_WHAT YOU SHOULD DO_. Copy out every line of the listing below without changing a single character.

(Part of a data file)
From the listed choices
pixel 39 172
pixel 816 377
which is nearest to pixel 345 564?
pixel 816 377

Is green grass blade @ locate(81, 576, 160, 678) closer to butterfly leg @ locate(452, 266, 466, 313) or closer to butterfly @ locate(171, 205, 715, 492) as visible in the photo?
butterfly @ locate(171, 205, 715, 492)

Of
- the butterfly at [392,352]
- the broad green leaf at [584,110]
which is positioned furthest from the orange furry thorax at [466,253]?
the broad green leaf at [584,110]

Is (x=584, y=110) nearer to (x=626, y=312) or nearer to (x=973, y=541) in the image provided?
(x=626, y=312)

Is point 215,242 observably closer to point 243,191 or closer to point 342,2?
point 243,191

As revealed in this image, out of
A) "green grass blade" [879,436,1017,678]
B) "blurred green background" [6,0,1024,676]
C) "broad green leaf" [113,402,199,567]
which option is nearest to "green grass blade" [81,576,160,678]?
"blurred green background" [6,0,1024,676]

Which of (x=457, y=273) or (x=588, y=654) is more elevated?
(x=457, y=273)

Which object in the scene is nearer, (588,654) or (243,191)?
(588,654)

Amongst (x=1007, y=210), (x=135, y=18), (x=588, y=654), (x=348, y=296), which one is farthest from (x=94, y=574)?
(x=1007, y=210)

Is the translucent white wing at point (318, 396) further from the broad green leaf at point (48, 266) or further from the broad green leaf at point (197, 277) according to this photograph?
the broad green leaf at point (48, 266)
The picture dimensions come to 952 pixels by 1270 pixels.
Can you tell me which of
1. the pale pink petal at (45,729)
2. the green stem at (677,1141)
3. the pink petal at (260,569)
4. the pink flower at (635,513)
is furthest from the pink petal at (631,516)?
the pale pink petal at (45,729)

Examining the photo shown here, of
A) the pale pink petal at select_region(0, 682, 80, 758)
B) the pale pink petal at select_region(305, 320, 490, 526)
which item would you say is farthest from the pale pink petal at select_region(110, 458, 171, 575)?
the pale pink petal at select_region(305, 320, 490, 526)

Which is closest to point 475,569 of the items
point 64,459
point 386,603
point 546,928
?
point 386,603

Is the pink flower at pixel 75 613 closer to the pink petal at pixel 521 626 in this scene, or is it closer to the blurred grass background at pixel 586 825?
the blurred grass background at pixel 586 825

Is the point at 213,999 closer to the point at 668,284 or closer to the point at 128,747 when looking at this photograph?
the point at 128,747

_RESULT FOR THIS TASK_.
From the listed choices
pixel 39 172
pixel 816 377
which is nearest to pixel 345 564?
pixel 816 377

Is green grass blade @ locate(81, 576, 160, 678) closer to butterfly leg @ locate(452, 266, 466, 313) or closer to butterfly @ locate(171, 205, 715, 492) as visible in the photo?
butterfly @ locate(171, 205, 715, 492)

Of
- the butterfly at [392,352]
- the broad green leaf at [584,110]
which is positioned furthest from the orange furry thorax at [466,253]?
the broad green leaf at [584,110]

Is (x=584, y=110) nearer to (x=626, y=312) or nearer to (x=973, y=541) in the image provided?
(x=626, y=312)

Is point 215,242 observably closer to point 243,191 or closer to point 342,2?
point 243,191

As revealed in this image, out of
A) "green grass blade" [879,436,1017,678]
B) "blurred green background" [6,0,1024,676]
C) "broad green leaf" [113,402,199,567]
which option is nearest to "green grass blade" [81,576,160,678]?
"blurred green background" [6,0,1024,676]

Which of (x=457, y=273) or (x=588, y=654) is more elevated?
(x=457, y=273)

Which object in the scene is nearer, (588,654) or (243,191)?
(588,654)

Amongst (x=1007, y=210), (x=135, y=18), (x=588, y=654), (x=348, y=296), which one is farthest from (x=94, y=574)?
(x=1007, y=210)

Is the translucent white wing at point (318, 396) further from the broad green leaf at point (48, 266) or further from the broad green leaf at point (197, 277) according to this photograph?
the broad green leaf at point (48, 266)
The picture dimensions come to 952 pixels by 1270 pixels.
Can you tell me which of
1. the pale pink petal at (45,729)
2. the green stem at (677,1141)
3. the pink petal at (260,569)
4. the pink flower at (635,513)
is furthest from the pink petal at (631,516)?
the pale pink petal at (45,729)

Examining the photo shown here, of
A) the pale pink petal at select_region(0, 682, 80, 758)
B) the pale pink petal at select_region(305, 320, 490, 526)
which item would you say is farthest from the pale pink petal at select_region(110, 458, 171, 575)?
the pale pink petal at select_region(305, 320, 490, 526)

Which is closest to point 475,569 of the items
point 64,459
point 386,603
point 546,928
?
point 386,603

Is the pink flower at pixel 75 613 closer to the pink petal at pixel 521 626 in this scene, or is it closer to the blurred grass background at pixel 586 825?
the blurred grass background at pixel 586 825

Is the point at 213,999 closer to the point at 668,284 or closer to the point at 128,747 when looking at this photograph?
the point at 128,747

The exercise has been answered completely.